A scheme for a more complicated decay is that of caesium-137:
This isotope can decay through through two beta-minus processes. In one which occurs in 5% of disintegrations a beta-minus particle is emitted with an energy of 1.17 MeV to produce barium-137. In the second which occurs more frequently (in the remaining 95% of disintegrations) a beta-minus particle of energy 0.51 MeV is emitted to produce barium-137m - in other words a barium-137 nucleus in a metastable state.
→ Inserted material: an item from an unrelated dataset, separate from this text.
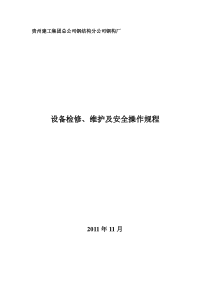 贵州建工集团总公司钢结构分公司钢构厂设备管理维护规程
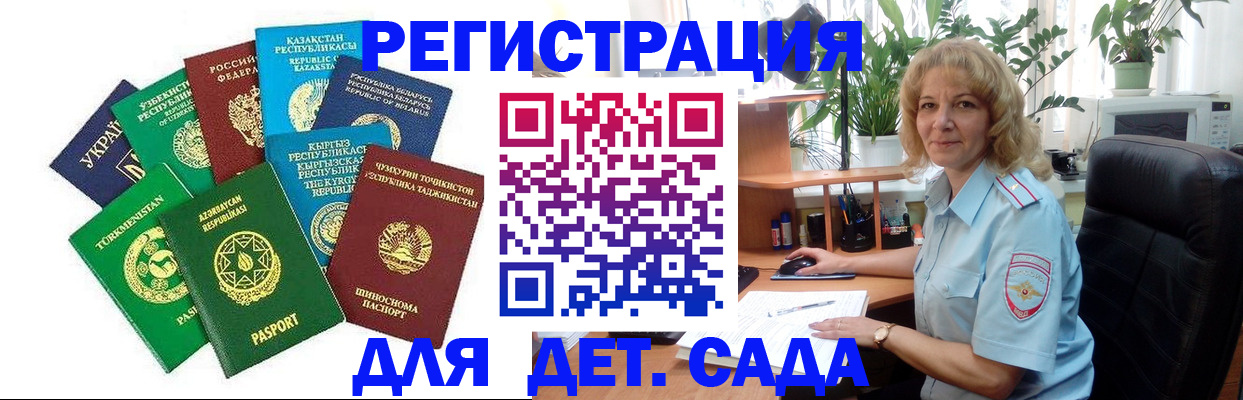временная регистрация госуслуги в Нижегородской области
The barium-137m then decays via isomeric transition with the emission of a gamma-ray of energy 0.662 MeV.
The general method used for decay schemes is illustrated in the diagram below:
The energy is plotted on the vertical axis and atomic number on the horizontal axis - although these axes are rarely displayed in actual schemes. The isotope from which the scheme originates is displayed at the top - X in the case above. This isotope is referred to as the parent. The parent looses energy when it decays and hence the products of the decay referred to as daughters are plotted at a lower energy level.
The diagram illustrates the situation for common forms of radioactive decay. Alpha-decay is illustrated on the left where the mass number is reduced by 4 and the atomic number is reduced by 2 to produce daughter A. To its right the scheme for beta-plus decay is shown to produce daughter B. The situation for beta-minus decay followed by gamma-decay is shown on the right side of the diagram where daughters C and D respectively are produced.